3.3. Feature Selection
Due to the diversity and complexity of vegetation in mountainous areas, if the number of selected feature combinations is too small during classification experiments, it becomes difficult to adequately represent the information among different vegetation types, resulting in unsatisfactory classification outcomes. Conversely, if too many feature combinations are selected, it can lead to data redundancy and impose significant operational pressure on the classifier. Therefore, by applying certain computational rules for feature selection, the optimal feature combinations for different images and segmentation scales can be identified. This approach is expected to alleviate the operational pressure on the classifier and reduce time costs while achieving better classification results.

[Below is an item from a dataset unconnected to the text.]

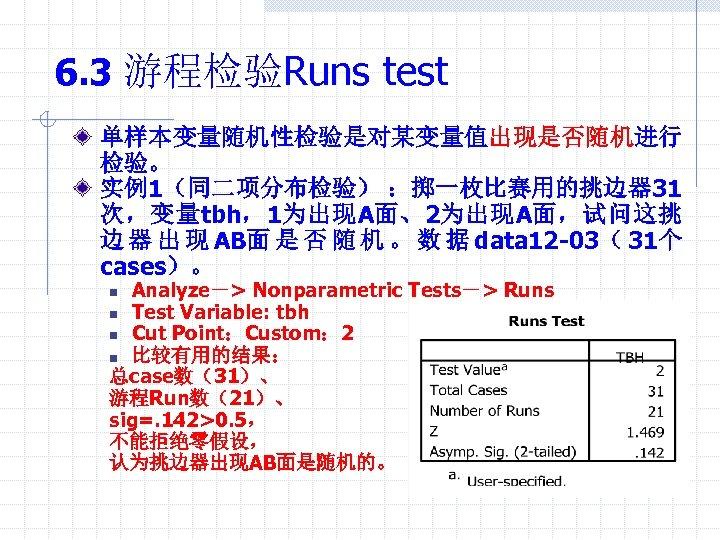 6. 3 游程检验Runs test 单样本变量随机性检验是对某变量值出现是否随机进行 检验。 实例1(同二项分布检验) :掷一枚比赛用的挑边器 31 次,变量tbh,1为出现A面、2为出现A面,试问这挑 边 器 出 现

This study selected a total of 20 spectral features, including Mean, Mode, Quantile, Standard Deviation, Skewness, Hue, Saturation, and Intensity. Additionally, 14 textural features were chosen for experimentation, including GLCM Homogeneity, GLCM Dissimilarity, GLDV Entropy, and GLDV Mean. The total number of spring images is 34, summer images is 79, autumn images is 32, and winter images is 34. Using the feature space optimization tool provided by eCognition 9.0, the most suitable feature combinations for classifying vegetation in Yuntai Mountain were selected. Feature Space Optimization is a tool that finds the optimal combination of classification features within a nearest-neighbor classifier by comparing the features of selected classes to identify the feature combinations that produce the maximum average minimum distance (Maximum Separation) between samples of two different classes.

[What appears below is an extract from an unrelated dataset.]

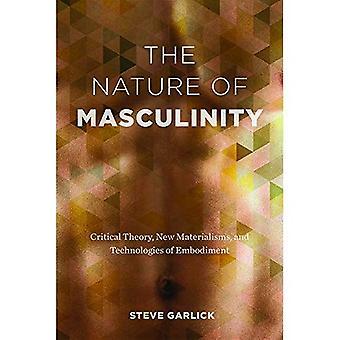 La Nature de la masculinité: théorie critique, nouveaux matérialismes et Technologies de l'incarnation (études sur la sexualité)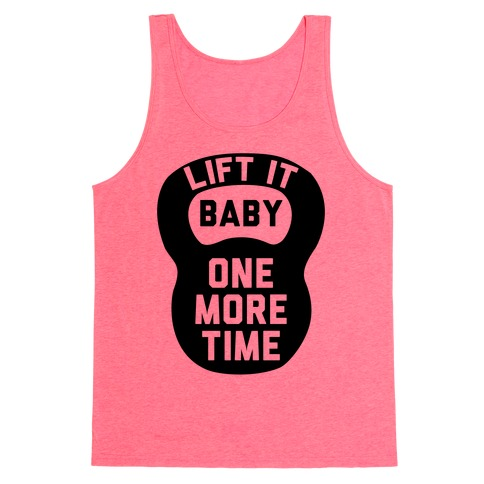 Lift It Baby Tank Top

3.4. Vegetation Classification Methods
3.4.1. Decision Tree Model
Decision trees are a commonly used supervised classification method that are easy to understand and implement. During the implementation process, operators do not need extensive background knowledge, allowing for relatively quick attainment of satisfactory classification results. This method is widely applied in remote sensing classification, particularly for land cover classification based on multiple remote sensing images. For regions with widespread distribution and diverse land cover types, the object-oriented CART decision tree method can efficiently achieve good classification results. Yao Bo [
35] compared the effectiveness of maximum likelihood, object-oriented nearest-neighbor, and CART decision tree methods based on multi-scale segmentation. The results indicated that the decision tree method is well-suited for extracting vegetation information in coastal wetlands. Additionally, due to the differences in spectral characteristics of vegetation across different seasons, Lei Guangbin [
36] designed five classification strategies for vegetation information extraction using the object-oriented CART decision tree method based on multi-source and multi-temporal remote sensing images. The above studies indicate that, in response to the differences in spectral characteristics of vegetation across different seasons, hierarchical extraction using decision tree classification can quickly yield satisfactory classification results. Therefore, this paper constructs a CART decision tree to implement hierarchical classification of vegetation in Yuntai Mountain based on the eCognition 9.0 platform.
3.4.2. Random Forest Model
Random Forest is a classifier that consists of multiple decision trees. It creates random vectors from the input data and then builds multiple decision trees based on these random vectors, ultimately forming a combined decision tree. Random Forest can quickly process a large number of input variables while effectively balancing errors, making it widely used in vegetation classification. Berhane [
37] based on high-resolution satellite imagery, compared the classification performance of a complete set of non-parametric classifiers, including Decision Tree (DT), Rule-Based (RB), and Random Forest (RF). The results indicate that although all classifiers appear to be suitable, the RF classification method outperformed both the DT and RB methods, achieving an overall accuracy (OA) greater than 81%. Zhang [
38] implemented information extraction of coastal wetlands based on GF-3 polarized SAR imagery using an object-oriented Random Forest algorithm. The classification method with optimal feature combination achieved an accuracy exceeding 90%.